Dr Jean-Baptiste Bayle, School of Physics & Astronomy

Gravitational waves are ripples in the fabric of space-time caused by the acceleration of, e.g., black holes and neutron stars. The detection and study of these waves have recently opened up a new era of astronomy, allowing us to observe the universe in a completely different way. LISA (Laser Interferometer Space Antenna) is a future space mission designed to detect gravitational waves from space. As a scientist, I am simulating data and analyzing these simulated data to test the effectiveness of different data analysis techniques.

As the mission is on its way to adoption by the European Space Agency with a participation of NASA, I collaborate daily with astrophysicists, data analysts, and engineers from many different countries including Germany, France, Spain, Italy, and the United States.


‘A Chemical-nose Receptor Array for the Diagnosis of Liver Disease’

Dr Liam Wilson, School of Chemistry

My interests lie in the development of molecular sensor, with a focus on chemical nose arrays, for their application in chemical biology and diagnostics.

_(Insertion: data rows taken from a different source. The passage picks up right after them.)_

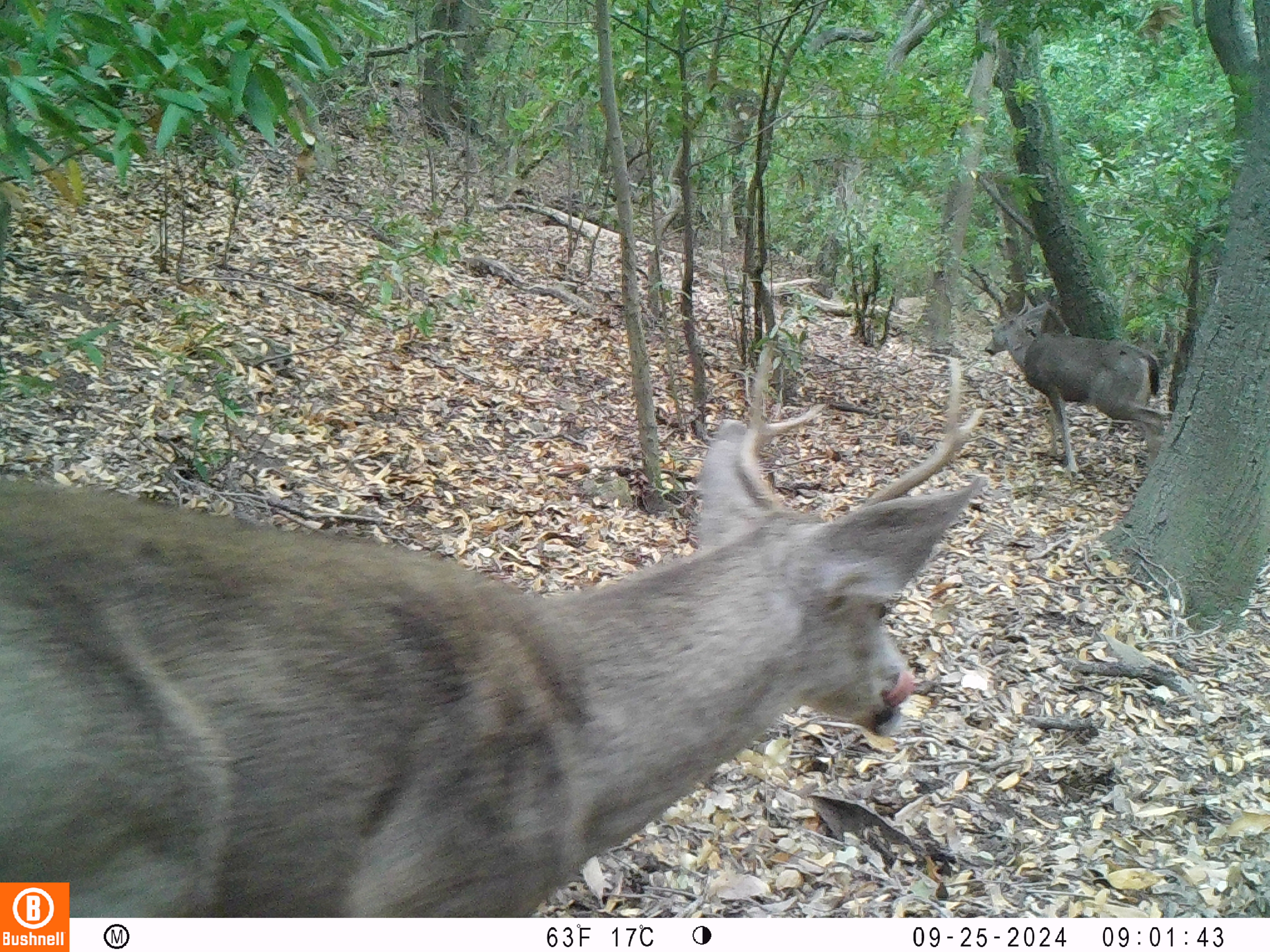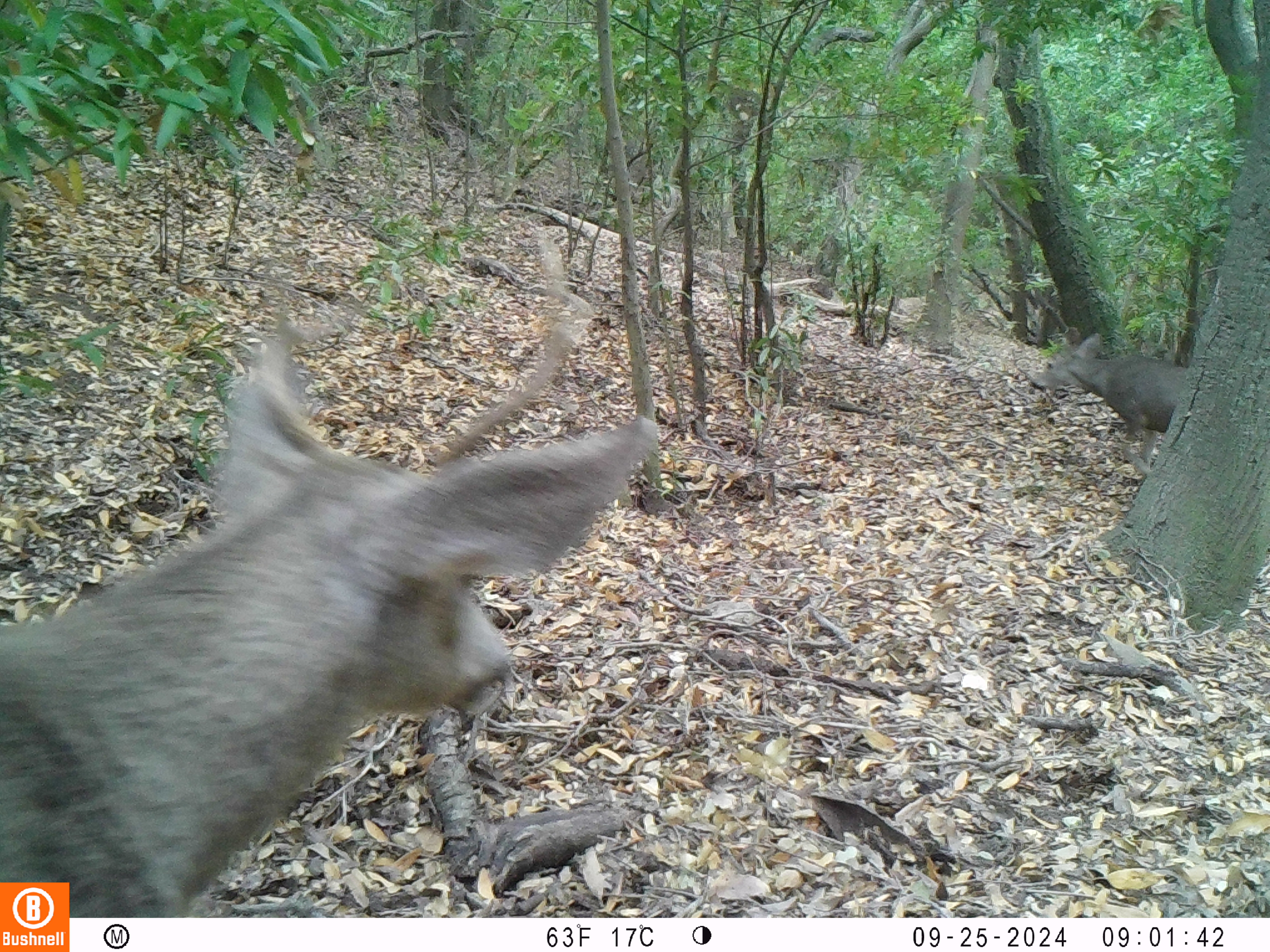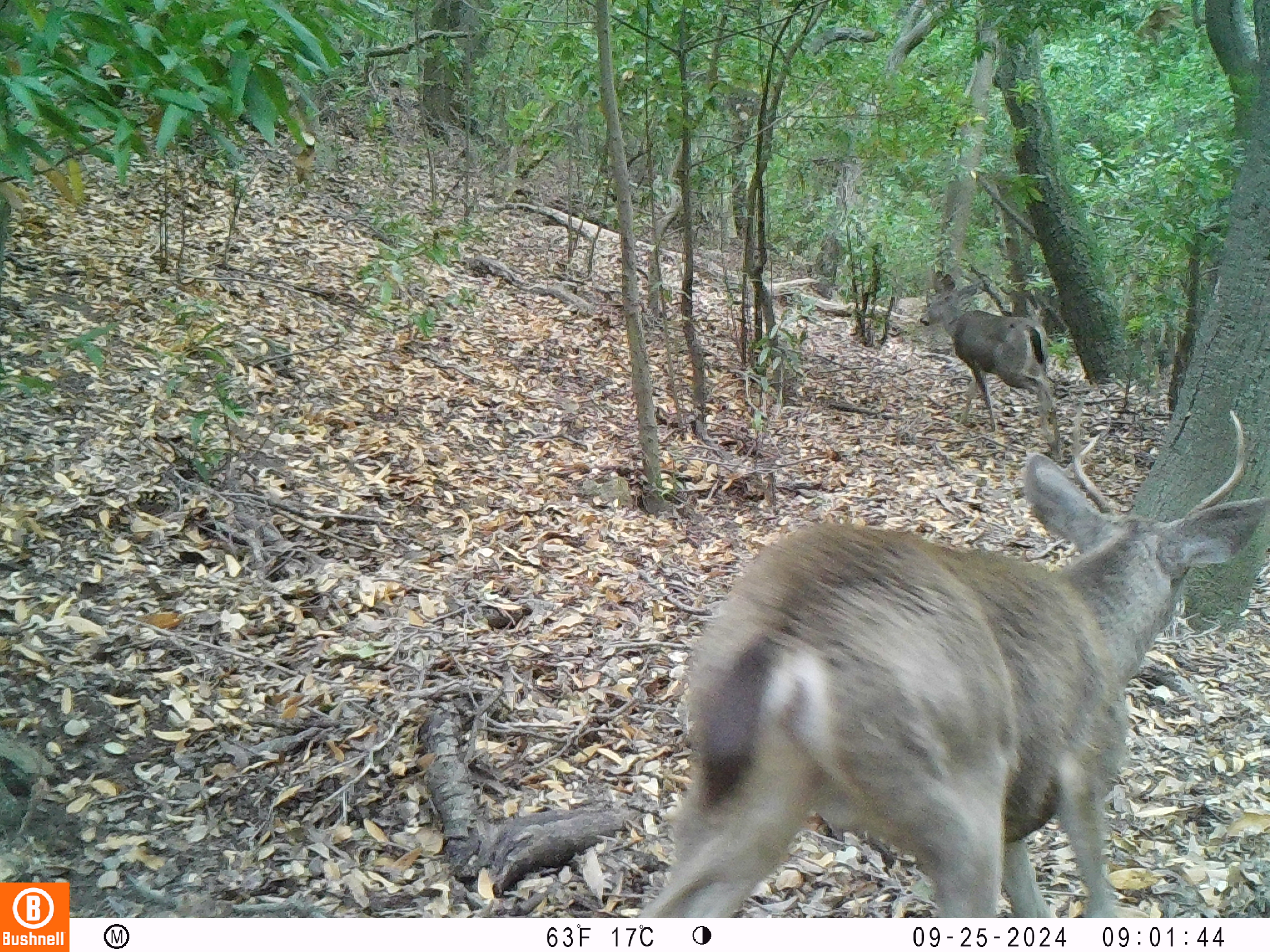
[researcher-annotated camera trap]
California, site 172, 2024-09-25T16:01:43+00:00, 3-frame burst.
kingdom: Animalia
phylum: Chordata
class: Mammalia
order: Artiodactyla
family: Cervidae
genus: Odocoileus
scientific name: Odocoileus hemionus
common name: mule deer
Mule deer (Odocoileus hemionus).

My skillset is grounded in synthetic organic chemistry, with additional skills in analytical chemistry, spectroscopy, biological assays and cell culture.

Our group maintains collaborations with external clinical partners in liver fibrosis, however, my project would benefit from the experience of experts in molecular recognition and machine learning.

I currently hold a CoSE research fellowship (2023–2025), and intend to apply for further funding (e.g. BBSRC Discovery fellowship) to start an independent research career.